I went to Lowes and purchased two sheets of expanded metal (about $20) and made my own. It is very easy to do and works great.Sheets are 24" x 12" Fold up 6" on each end of both sheets. then fit together to form your basket. I used wire to hold then together.


----------



## ronpopeil (Mar 20, 2015)

This is actually for my Weber setup.  I like the idea of compacting coals into a box rather than letting them roll around.  I also want to add a smokenator to it.  I figured I'd look into restaurant pans first.  The idea is to get a perforated pan about 4-6" deep and then another larger pan that can be angled over the firebox.  I could grill with the firebox on one side facing straight up then for smoking I could angle the firebox against the side of the kettle and place the larger solid pan over top to cover most of it to spread the heat out.


----------



## welshrarebit (Mar 20, 2015)

RonPopeil said:


> This is actually for my Weber setup.  I like the idea of compacting coals into a box rather than letting them roll around.  I also want to add a smokenator to it.  I figured I'd look into restaurant pans first.  The idea is to get a perforated pan about 4-6" deep and then another larger pan that can be angled over the firebox.  I could grill with the firebox on one side facing straight up then for smoking I could angle the firebox against the side of the kettle and place the larger solid pan over top to cover most of it to spread the heat out.

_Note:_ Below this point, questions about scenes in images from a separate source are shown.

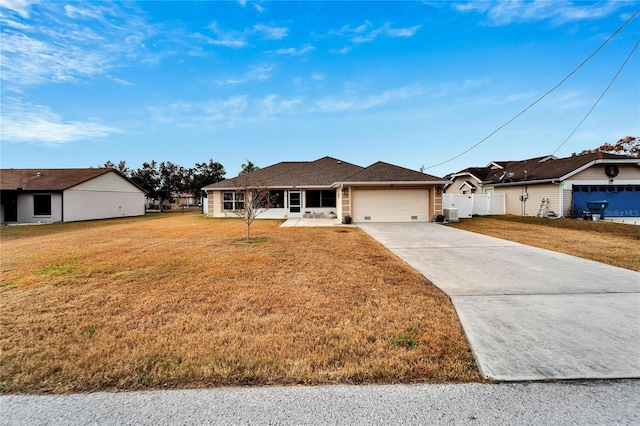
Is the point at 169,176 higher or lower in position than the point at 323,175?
higher

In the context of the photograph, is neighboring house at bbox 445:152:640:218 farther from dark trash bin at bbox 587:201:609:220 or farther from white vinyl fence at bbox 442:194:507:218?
white vinyl fence at bbox 442:194:507:218

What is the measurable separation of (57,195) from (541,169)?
118ft

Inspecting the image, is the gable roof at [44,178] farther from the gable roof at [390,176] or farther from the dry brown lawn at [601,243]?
the dry brown lawn at [601,243]

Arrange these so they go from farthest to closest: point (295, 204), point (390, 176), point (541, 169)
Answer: point (295, 204), point (541, 169), point (390, 176)

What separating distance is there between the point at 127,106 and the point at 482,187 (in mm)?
29108

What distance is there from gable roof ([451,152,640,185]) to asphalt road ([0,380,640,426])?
20.6 metres

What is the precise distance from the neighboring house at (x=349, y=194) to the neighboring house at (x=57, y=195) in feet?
31.4

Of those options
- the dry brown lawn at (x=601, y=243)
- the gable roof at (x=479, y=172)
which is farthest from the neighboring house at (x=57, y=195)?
the gable roof at (x=479, y=172)

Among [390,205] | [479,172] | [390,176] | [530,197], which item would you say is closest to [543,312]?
[390,205]

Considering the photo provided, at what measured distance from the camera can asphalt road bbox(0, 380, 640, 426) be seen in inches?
79.1

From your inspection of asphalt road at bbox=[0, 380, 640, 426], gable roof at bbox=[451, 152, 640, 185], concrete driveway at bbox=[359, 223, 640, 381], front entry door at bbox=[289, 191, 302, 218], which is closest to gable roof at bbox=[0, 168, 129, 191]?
front entry door at bbox=[289, 191, 302, 218]

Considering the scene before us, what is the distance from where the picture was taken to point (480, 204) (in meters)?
22.3

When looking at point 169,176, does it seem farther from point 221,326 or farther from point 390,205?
point 221,326

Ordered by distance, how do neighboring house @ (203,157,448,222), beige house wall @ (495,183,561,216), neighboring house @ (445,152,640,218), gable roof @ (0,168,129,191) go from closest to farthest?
1. neighboring house @ (203,157,448,222)
2. neighboring house @ (445,152,640,218)
3. beige house wall @ (495,183,561,216)
4. gable roof @ (0,168,129,191)
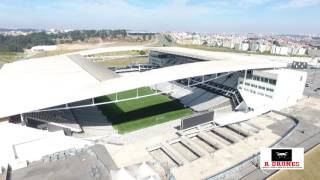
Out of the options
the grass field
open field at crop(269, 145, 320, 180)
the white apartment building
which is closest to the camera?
open field at crop(269, 145, 320, 180)

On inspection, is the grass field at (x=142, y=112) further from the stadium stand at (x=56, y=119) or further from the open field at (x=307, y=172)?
the open field at (x=307, y=172)

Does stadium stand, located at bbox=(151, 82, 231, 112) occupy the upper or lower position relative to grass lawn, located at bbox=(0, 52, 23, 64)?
lower

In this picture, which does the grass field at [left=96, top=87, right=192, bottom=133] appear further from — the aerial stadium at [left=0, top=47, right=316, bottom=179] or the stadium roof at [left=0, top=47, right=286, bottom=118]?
the stadium roof at [left=0, top=47, right=286, bottom=118]

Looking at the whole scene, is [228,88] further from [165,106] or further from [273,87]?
[165,106]

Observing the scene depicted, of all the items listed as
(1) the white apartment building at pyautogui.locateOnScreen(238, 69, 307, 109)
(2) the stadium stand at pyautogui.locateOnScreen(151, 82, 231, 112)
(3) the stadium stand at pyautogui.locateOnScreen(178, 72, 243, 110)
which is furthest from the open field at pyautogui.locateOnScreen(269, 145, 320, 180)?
(2) the stadium stand at pyautogui.locateOnScreen(151, 82, 231, 112)

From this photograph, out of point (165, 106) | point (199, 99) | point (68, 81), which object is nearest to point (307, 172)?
point (199, 99)

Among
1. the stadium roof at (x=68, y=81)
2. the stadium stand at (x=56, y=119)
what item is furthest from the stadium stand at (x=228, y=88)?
the stadium stand at (x=56, y=119)

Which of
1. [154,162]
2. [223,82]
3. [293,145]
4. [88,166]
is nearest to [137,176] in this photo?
[154,162]

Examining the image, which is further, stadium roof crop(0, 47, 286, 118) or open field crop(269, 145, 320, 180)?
stadium roof crop(0, 47, 286, 118)
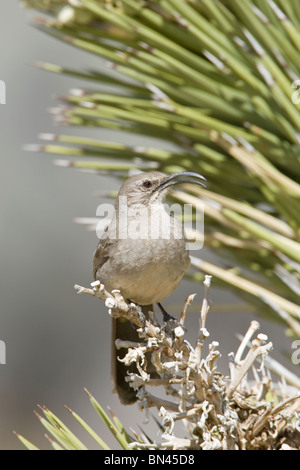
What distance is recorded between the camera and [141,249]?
2699mm

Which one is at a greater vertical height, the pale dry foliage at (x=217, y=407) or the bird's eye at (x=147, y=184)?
the bird's eye at (x=147, y=184)

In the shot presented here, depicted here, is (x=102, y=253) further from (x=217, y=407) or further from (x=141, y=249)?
(x=217, y=407)

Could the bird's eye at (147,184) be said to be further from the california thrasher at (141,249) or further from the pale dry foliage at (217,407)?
the pale dry foliage at (217,407)

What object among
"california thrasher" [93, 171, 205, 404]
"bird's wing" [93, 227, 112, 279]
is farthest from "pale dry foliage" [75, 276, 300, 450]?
"bird's wing" [93, 227, 112, 279]

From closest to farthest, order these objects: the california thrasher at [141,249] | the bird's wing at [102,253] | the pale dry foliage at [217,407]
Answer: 1. the pale dry foliage at [217,407]
2. the california thrasher at [141,249]
3. the bird's wing at [102,253]

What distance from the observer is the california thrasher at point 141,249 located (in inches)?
104

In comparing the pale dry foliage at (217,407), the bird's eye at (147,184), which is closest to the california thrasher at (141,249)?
the bird's eye at (147,184)

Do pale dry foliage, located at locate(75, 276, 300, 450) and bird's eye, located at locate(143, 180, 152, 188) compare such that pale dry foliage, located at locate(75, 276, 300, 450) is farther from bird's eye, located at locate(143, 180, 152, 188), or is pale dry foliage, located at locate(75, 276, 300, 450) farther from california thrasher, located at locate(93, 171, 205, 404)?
bird's eye, located at locate(143, 180, 152, 188)

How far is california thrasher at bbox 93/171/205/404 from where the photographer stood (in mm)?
2640

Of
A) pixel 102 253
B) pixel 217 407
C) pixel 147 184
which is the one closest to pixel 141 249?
pixel 102 253

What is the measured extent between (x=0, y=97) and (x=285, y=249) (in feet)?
8.11

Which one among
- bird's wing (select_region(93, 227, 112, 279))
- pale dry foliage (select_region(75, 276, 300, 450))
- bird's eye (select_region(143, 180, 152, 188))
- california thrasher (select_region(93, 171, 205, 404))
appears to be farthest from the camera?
bird's eye (select_region(143, 180, 152, 188))

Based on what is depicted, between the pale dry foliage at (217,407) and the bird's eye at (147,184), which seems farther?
the bird's eye at (147,184)

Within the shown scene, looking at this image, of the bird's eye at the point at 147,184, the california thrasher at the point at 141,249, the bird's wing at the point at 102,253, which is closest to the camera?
the california thrasher at the point at 141,249
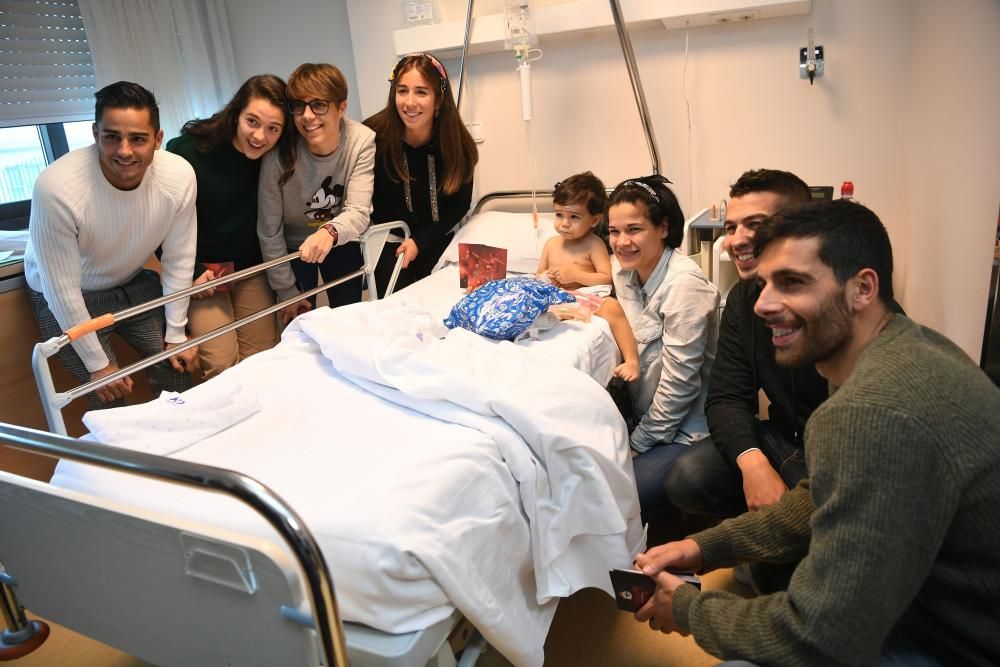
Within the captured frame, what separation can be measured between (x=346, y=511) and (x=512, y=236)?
7.00 ft

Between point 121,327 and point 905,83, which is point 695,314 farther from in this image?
point 121,327

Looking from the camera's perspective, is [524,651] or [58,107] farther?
[58,107]

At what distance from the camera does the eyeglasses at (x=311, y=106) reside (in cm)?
263

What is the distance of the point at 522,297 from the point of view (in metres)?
2.29

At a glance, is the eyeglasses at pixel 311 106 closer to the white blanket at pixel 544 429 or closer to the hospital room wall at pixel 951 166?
the white blanket at pixel 544 429

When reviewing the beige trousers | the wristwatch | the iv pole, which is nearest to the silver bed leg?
the beige trousers

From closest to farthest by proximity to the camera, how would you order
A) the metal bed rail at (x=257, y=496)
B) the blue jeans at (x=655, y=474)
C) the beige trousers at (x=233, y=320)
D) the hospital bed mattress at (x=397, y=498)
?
the metal bed rail at (x=257, y=496) < the hospital bed mattress at (x=397, y=498) < the blue jeans at (x=655, y=474) < the beige trousers at (x=233, y=320)

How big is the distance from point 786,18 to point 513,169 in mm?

You can get a pair of weber charcoal baskets from HD for around $15. If I'm using my kettle I use one basket with a aluminum pan in the other side and it smokes great...


----------



## jirodriguez (Mar 20, 2015)

Welshrarebit said:


> You can get a pair of weber charcoal baskets from HD for around $15. If I'm using my kettle I use one basket with a aluminum pan in the other side and it smokes great...


+1 
	

	
	
		
		



		
		
	


	





The Weber Charcoal rails will work great and last a long time in your Weber Kettle, and you can arrange them in several configurations as needed.


----------



## mr t 59874 (Mar 20, 2015)

Welshrarebit said:


> You can get a pair of weber charcoal baskets from HD for around $15. If I'm using my kettle I use one basket with a aluminum pan in the other side and it smokes great...


Went to HD yesterday to get charcoal baskets for my newly acquired kettle.  They had them in several new smokers, but not on the shelves.  Could only get them online with HD, $15 + $5 or $6 shipping.  Still less than buying from Weber.  You can though, get them for $15 delivered to the store, just not practical for me.

Welshrarebit, I was able to get the folding grate you recommended, thanks.

Tom


----------



## ronpopeil (Mar 23, 2015)

Trying to get some clarification on what you guys are talking about.  Which one? 

http://www.lowes.com/pd_297976-505-...L=?Ns=p_product_qty_sales_dollar|1&facetInfo=

or

http://www.lowes.com/pd_591588-1646...L=?Ns=p_product_qty_sales_dollar|1&facetInfo=


----------



## welshrarebit (Mar 23, 2015)

RonPopeil said:


> Trying to get some clarification on what you guys are talking about.  Which one?
> 
> 
> http://www.lowes.com/pd_297976-505-...L=?Ns=p_product_qty_sales_dollar|1&facetInfo=
> ...



The first one...


----------